[[ Recorded information, beginning ]]

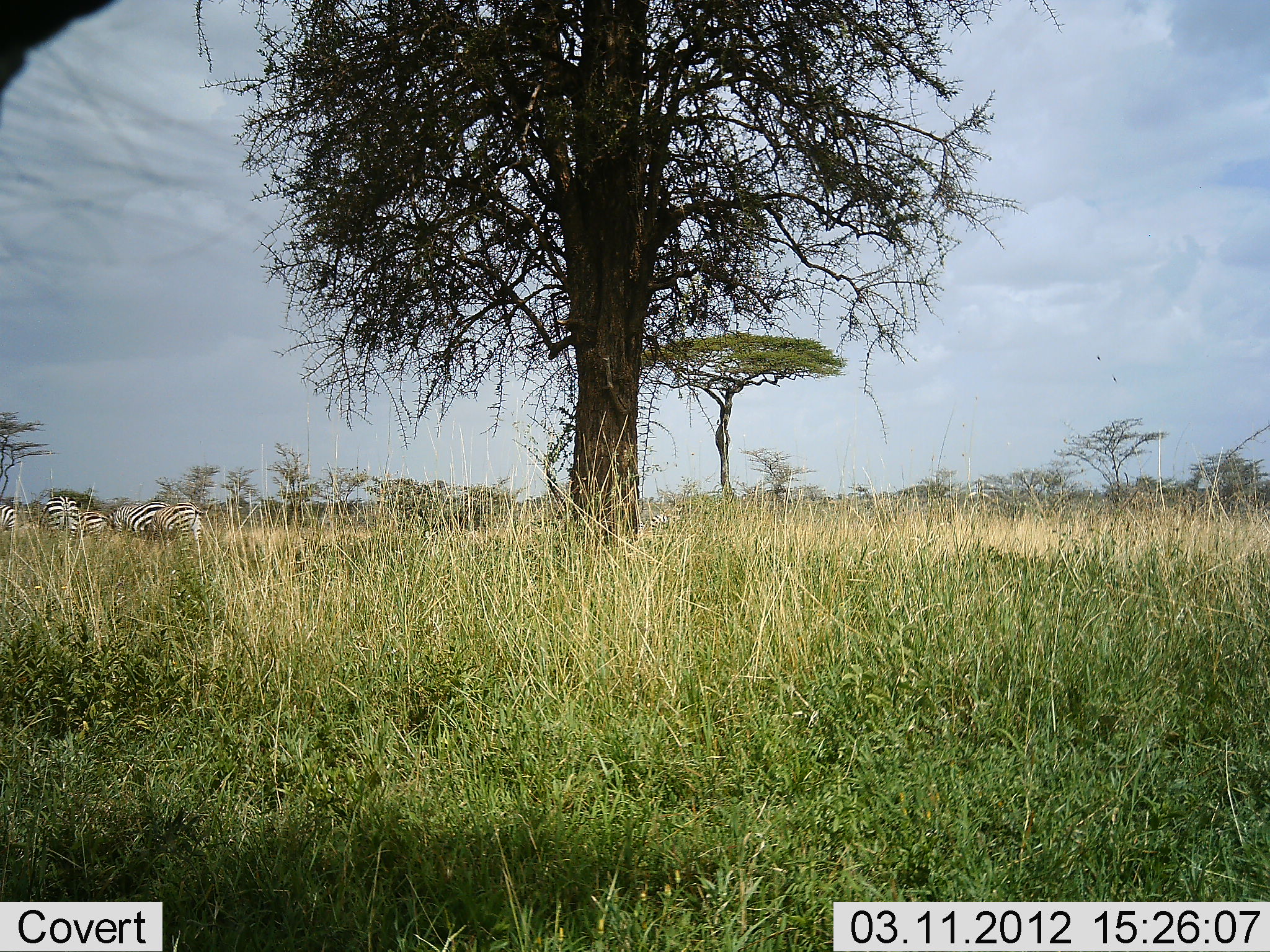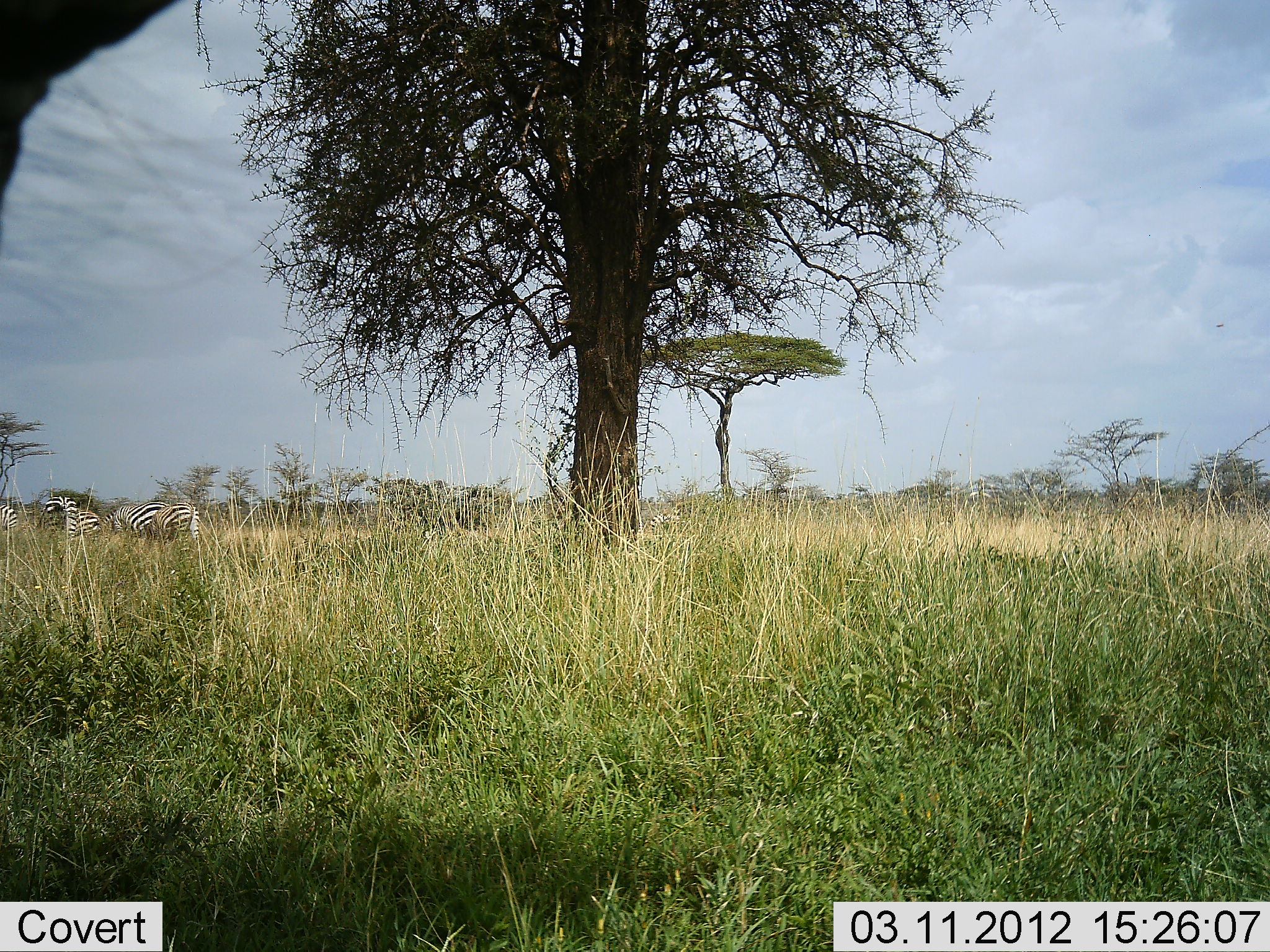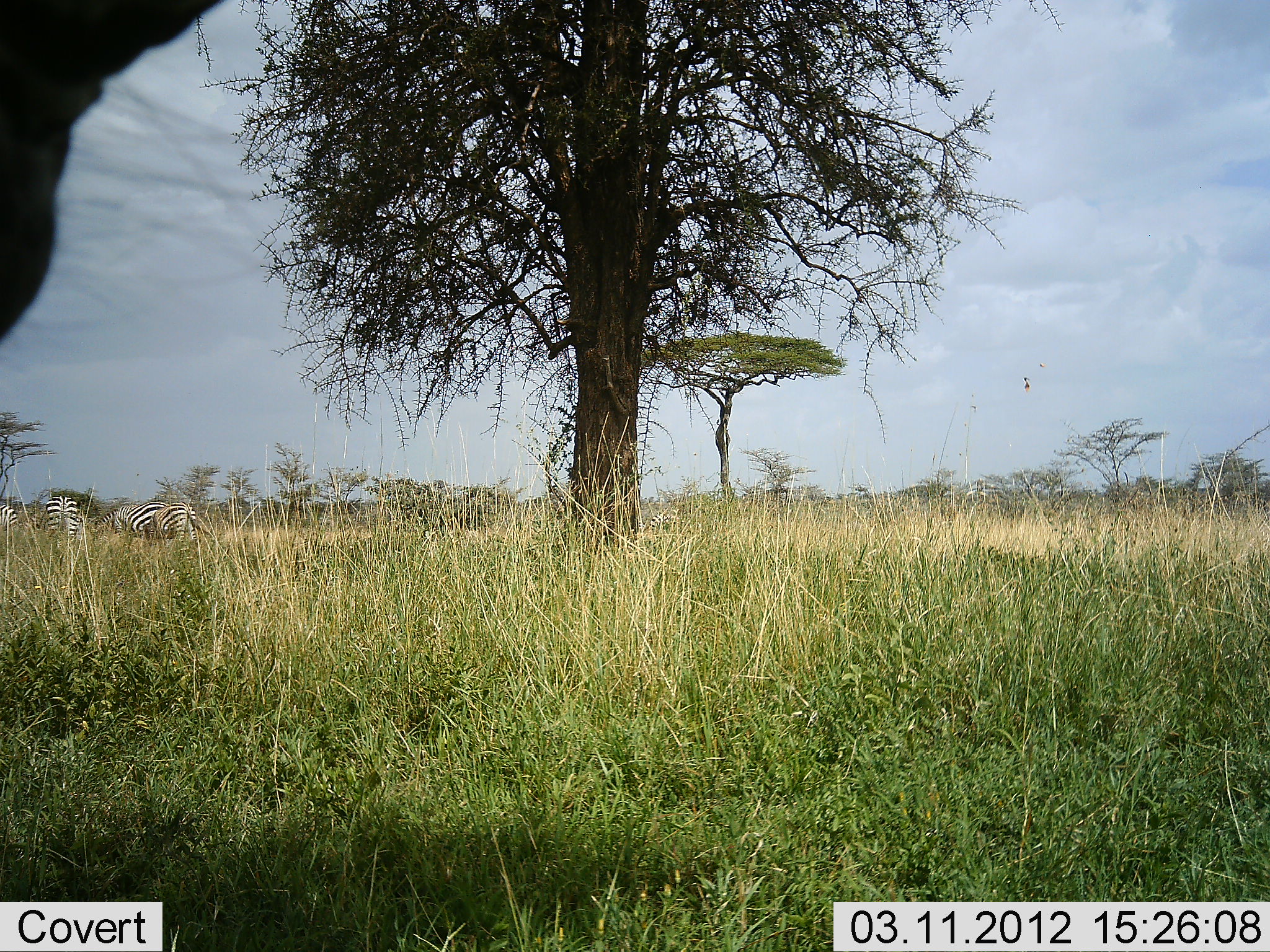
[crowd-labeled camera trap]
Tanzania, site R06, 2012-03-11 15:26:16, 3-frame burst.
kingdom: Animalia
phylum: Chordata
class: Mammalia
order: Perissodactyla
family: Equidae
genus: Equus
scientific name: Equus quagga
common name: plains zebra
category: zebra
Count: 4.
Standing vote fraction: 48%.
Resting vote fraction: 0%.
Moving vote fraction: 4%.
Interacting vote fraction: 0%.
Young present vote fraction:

[[ Recorded information, end ]]

Work request:
Return the material exactly as it reads, though without the pictures it holds.

Task result:
[crowd-labeled camera trap]
Tanzania, site R06, 2012-03-11 15:26:16, 3-frame burst.
kingdom: Animalia
phylum: Chordata
class: Mammalia
order: Perissodactyla
family: Equidae
genus: Equus
scientific name: Equus quagga
common name: plains zebra
category: zebra
Count: 4.
Standing vote fraction: 48%.
Resting vote fraction: 0%.
Moving vote fraction: 4%.
Interacting vote fraction: 0%.
Young present vote fraction:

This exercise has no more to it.